Obama American Jobs Act
The U.S. Senate has blocked job-creating legislation for the second time in two weeks. Reuters

Less than a week after Republicans leaders urged compromise on President Barack Obama's American Jobs Act, the partisan battle lines in Washington have once again been drawn, with House Speaker John Boehner, R-Ohio, flatly rejecting Obama's proposal to finance his jobs plan they assert contains a tax increase on job creators. But is it really?

It depends how you define job creators.

The measures Obama has proposed to cover the $447 billion cost of the American Jobs Act are threefold. First, he would eliminate some of the tax deductions available to wealthy Americans -- defined as individuals with annual incomes over $200,000 and families with annual incomes over $250,000. Second, he would cut tax subsidies for oil and gas companies. Third, he would raise taxes on some hedge fund managers and on corporate jet owners.

House Majority Leader Eric Cantor, R-Va., responded icily: I sure hope that the president is not suggesting that we pay for his proposals with a massive tax increase at the end of 2012 on the job creators that we're actually counting on to reduce unemployment.

This statement is grossly misleading. By Republicans' own admission, the biggest job creators are small businesses -- and small businesses would receive substantial tax cuts from the jobs plan. Their payroll taxes would be cut in half, and any small business that hired new employees or raised salaries for current employees would get an additional tax break.

The people and companies whose taxes would increase under Obama's plan are not the job creators that we're actually counting on to reduce unemployment. Wealthy individuals, hedge fund managers and corporate jet owners do not create many jobs. The only proposal that could be called a tax increase on job creators is the elimination of subsidies for oil and gas companies -- but in comparison to small businesses, these companies account for a very small percentage of job creation.

A Tax Credit Aimed At Job Creators

We can help the people who create most of the new jobs in this country. That's America's small business owners, Obama told an audience in Ohio on Tuesday. It's all well and good that big corporations have seen their profits roaring back. That's good. We want them to be able to hire people as well. But smaller companies haven't come back.

And yet, the airwaves are still full of remarks like this one, from Iowa Sen. Chuck Grassley: The reason you wouldn't want to raise taxes is because the whole philosophy is, you tax something, you get less of it. So why would you want to tax employment if you want to increase employment, particularly among small businesses, where 70 percent of the new jobs are created?

With his last line, Grassley destroyed his own argument. Small businesses create 70 percent of new jobs, and small businesses would have lower taxes under Obama's plan. The tax increases wouldn't touch that 70 percent of job creators.

So what's the problem?

The problem is that this isn't about Republicans opposing increased taxes for job creators, which would be a very reasonable objection. It's about Republicans opposing increased taxes, period. Cantor was more honest in his statement to Bloomberg TV after Obama unveiled his plan on Thursday: Republicans don't believe in raising taxes for anybody.

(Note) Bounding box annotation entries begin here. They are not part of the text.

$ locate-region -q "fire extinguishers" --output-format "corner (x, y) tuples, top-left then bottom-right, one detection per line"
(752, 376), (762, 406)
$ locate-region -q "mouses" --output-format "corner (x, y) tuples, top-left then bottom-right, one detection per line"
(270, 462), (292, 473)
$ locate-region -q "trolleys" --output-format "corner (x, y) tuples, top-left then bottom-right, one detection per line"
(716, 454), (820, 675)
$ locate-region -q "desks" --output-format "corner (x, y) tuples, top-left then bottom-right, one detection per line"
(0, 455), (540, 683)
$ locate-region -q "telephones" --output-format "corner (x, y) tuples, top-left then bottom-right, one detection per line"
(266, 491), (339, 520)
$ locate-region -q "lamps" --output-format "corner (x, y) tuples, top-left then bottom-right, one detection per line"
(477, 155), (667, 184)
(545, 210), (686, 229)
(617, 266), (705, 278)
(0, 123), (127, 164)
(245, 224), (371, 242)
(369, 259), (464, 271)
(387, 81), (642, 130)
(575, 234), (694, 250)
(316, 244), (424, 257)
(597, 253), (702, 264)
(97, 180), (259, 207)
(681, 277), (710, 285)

That's a fine position -- but not when it means sabotaging tax cuts for real job creators in the name of opposing tax increases for companies that create far fewer jobs. At that point, it ceases to be a principled stand and becomes a spectacle of the Republican Party cutting off its nose to spite its face.

Will Obama's plan create all the jobs the country needs? No -- so Republicans can and should propose additional ideas to create more jobs, and Democrats should seriously consider them.

But there is no denying that increased spending on highway and other infrastructure projects will reduce unemployment, just as President Franklin D. Roosevelt's Works Progress Administration (WPA) did during the Great Depression of the 1930s. There is also no denying that tax cuts for small businesses will increase private-sector hiring, which is exactly what Republicans want to do.

Increasingly, Republicans are vetoing new taxes for anyone, under any circumstances. It would be a shame if they let that absolute opposition interfere with a plan to reduce taxes for, yes, job creators.